Aim. Copy the health-reform article from "Now the First" to "nothing at all.", updating "ballot box" to "voting booth".

Document segment.
☆ ☆ ☆ ☆ ☆

Still, few members of the House want to go first in voting for employer mandates. They are afraid that if they climb out on a limb, their colleagues in the Senate will cut it off. They are especially suspicious of Rosty’s counterpart in the Senate, Daniel Patrick Moynihan of New York, the chairman of the Senate Finance Committee. Never a true believer in health reform, Moynihan is highly mercurial and independent. (Asked whether Moynihan was brilliant or a crackpot, a White House aide responded, ““I have to pick?’’) A shrewd politician, he has been scheming with moderate Republicans on what amounts to a fudge on health care.

Moynihan’s co-conspirator is Sen. Bob Packwood, the ranking Republican on Finance, who would rather be remembered for health reform than for the allegations that he sexually harassed his female employees. Moynihan and Packwood are working up a bill that would finesse employer mandates. It would still try to protect workers who have been laid off or disabled. Insurance would ostensibly be made affordable to all. But ““universal’’ coverage might be defined loosely. Already, 85 percent of Americans have some form of health coverage. Even Clinton’s bill would miss some Americans, transients and workers in the underground economy. In Hawaii, which has a highly touted universal-health-care system, 6 percent of the people still lack insurance. Moderates looking for a compromise want to fudge the strict definitions. Why not a plan that covers, say, 93 percent, and call it universal?

Another approach would be to vote for a ““trigger’’: if the plan fails to cover a certain percentage of Americans by a certain date, then mandates would kick in. Even Clinton’s bill doesn’t promise universal coverage until 1998. Some lawmakers are talking about pushing the deadline past the year 2000. The beauty of a trigger is that it puts off the hard choices for later Congresses, especially if the trigger is ““soft,’’ or not automatic. There has been a lot of talk of soft triggers on Capitol Hill lately.

This is a neat solution in the classic smoke-and-mirrors style of Congress (literally: it would be financed partly by a cigarette tax). But it has one big drawback. When he introduced the original health-reform proposal last fall, Clinton declared that universal health care was his ““bottom line.’’ In his State of the Union address in January, the president literally waved his veto pen at the suggestion that Congress might vote to provide anything less.

The White House is starting to wobble a little. Asked exactly what the White House meant by universal coverage, spokesperson Dee Dee Myers responded, ““We’re certainly not going to define it as a percentage.’’ The big question is whether Hillary Clinton will back down. The First Lady came off as fierce and unyielding in a profile published last week in The New Yorker by Connie Bruck. At a meeting last September, health-care-industry lobbyist Michael Bromberg, a protege of Rostenkowski’s, tried to persuade the First Lady to be flexible, to perhaps accept a bill that made health care affordable and easy to buy, but not mandatory. ““Any bill that passes Congress will be a credit to you,’’ he said. Mrs. Clinton coldly replied, ““Bill and I didn’t come to Washington to play the game as usual – and to fuzz the difference between universal coverage and access.''

Now the First Lady and her husband are faced with a difficult choice: whether to stick to their ““bottom line’’ demand or accept something less – and call it victory. The Clintons and their liberal allies in Congress have been counting on the pressure of the ballot box to swing wavering votes. If lawmakers fail to pass health reform, this threat goes, the voters will decide that Congress really is hopeless and vote to throw out the incumbents. The same lesson, of course, applies to Clinton – which is why, in the end, he is likely to accept a watered-down bill over nothing at all.

☆ ☆ ☆ ☆ ☆

Dataset excerpts.
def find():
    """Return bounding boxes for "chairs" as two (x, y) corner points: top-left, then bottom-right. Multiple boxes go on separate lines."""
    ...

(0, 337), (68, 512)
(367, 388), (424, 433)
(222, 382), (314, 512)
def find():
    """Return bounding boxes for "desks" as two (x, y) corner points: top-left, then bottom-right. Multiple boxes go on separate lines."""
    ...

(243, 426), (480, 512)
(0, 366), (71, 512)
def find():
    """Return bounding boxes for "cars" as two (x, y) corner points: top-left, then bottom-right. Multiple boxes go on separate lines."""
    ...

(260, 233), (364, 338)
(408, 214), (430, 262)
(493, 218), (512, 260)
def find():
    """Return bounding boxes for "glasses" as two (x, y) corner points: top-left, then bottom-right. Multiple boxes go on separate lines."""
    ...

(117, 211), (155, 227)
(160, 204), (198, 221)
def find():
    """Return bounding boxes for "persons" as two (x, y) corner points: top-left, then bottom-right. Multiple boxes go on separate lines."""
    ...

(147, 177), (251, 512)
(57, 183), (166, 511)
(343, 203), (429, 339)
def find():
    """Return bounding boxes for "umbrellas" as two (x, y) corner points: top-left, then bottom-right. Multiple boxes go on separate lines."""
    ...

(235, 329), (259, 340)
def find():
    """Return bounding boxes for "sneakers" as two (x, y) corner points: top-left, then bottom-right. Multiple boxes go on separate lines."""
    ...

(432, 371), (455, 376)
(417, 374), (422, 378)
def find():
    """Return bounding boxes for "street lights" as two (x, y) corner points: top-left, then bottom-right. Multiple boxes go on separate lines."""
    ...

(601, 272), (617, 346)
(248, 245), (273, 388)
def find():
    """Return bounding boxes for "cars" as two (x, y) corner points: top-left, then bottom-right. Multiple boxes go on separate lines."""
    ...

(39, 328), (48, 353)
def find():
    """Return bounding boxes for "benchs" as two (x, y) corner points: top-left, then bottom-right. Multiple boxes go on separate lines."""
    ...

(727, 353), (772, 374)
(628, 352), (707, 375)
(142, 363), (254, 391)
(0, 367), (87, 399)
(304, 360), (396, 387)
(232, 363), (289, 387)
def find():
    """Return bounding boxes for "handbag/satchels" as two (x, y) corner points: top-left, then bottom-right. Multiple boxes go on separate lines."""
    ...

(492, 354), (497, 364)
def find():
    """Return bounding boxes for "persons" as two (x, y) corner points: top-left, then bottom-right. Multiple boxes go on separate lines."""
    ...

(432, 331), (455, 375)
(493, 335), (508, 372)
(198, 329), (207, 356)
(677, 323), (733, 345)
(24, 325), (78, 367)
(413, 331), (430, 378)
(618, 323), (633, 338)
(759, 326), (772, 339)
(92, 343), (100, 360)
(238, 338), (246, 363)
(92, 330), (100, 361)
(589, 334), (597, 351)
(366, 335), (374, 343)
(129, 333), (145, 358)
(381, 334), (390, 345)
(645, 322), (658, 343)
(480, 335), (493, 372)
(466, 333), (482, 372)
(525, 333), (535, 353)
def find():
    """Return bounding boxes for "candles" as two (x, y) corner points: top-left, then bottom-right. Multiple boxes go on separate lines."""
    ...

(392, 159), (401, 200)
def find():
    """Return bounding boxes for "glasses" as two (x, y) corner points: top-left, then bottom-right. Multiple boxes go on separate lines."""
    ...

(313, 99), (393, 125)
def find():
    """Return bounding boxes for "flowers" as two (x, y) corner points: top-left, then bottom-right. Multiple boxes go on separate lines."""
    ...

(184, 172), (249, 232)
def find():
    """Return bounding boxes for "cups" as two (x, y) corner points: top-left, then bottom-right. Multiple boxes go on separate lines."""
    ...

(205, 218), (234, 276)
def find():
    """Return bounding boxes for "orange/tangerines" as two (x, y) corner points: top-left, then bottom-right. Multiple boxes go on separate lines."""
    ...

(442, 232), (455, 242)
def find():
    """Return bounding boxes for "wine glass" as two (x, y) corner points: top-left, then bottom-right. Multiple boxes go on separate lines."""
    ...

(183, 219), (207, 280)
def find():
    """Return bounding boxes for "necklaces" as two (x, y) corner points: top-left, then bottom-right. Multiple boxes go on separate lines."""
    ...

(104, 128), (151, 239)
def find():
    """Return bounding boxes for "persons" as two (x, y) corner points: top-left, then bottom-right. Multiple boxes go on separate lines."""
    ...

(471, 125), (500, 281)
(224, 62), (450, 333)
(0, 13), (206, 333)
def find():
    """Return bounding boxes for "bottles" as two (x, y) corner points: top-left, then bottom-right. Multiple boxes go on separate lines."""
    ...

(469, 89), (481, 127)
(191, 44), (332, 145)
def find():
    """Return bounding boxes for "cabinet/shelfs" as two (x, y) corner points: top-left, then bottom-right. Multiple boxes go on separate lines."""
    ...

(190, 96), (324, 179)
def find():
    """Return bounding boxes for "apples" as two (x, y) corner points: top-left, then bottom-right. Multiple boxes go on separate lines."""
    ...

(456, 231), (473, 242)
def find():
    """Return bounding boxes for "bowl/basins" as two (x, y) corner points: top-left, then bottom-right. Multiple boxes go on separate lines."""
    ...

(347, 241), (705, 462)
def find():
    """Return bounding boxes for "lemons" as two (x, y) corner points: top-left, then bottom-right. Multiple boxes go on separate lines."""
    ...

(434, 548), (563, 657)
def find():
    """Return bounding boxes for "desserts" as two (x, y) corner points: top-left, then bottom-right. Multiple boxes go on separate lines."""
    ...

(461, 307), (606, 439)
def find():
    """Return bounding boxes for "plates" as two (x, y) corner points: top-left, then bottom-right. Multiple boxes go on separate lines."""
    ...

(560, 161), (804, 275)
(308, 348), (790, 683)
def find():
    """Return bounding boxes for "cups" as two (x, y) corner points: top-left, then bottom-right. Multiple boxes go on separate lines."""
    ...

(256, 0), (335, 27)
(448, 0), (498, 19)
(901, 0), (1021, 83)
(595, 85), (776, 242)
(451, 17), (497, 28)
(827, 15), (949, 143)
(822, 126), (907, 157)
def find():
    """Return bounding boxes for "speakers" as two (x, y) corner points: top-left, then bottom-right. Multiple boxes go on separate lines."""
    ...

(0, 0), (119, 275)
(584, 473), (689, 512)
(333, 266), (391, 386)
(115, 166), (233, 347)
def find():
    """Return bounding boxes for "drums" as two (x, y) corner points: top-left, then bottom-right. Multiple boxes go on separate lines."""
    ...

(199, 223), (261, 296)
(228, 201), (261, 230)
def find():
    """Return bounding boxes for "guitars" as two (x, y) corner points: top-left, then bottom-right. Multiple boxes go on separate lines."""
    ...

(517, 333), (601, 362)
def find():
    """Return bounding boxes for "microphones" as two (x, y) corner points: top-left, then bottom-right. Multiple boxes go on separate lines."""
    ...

☆ ☆ ☆ ☆ ☆

Result of the exercise.
Now the First Lady and her husband are faced with a difficult choice: whether to stick to their ““bottom line’’ demand or accept something less – and call it victory. The Clintons and their liberal allies in Congress have been counting on the pressure of the voting booth to swing wavering votes. If lawmakers fail to pass health reform, this threat goes, the voters will decide that Congress really is hopeless and vote to throw out the incumbents. The same lesson, of course, applies to Clinton – which is why, in the end, he is likely to accept a watered-down bill over nothing at all.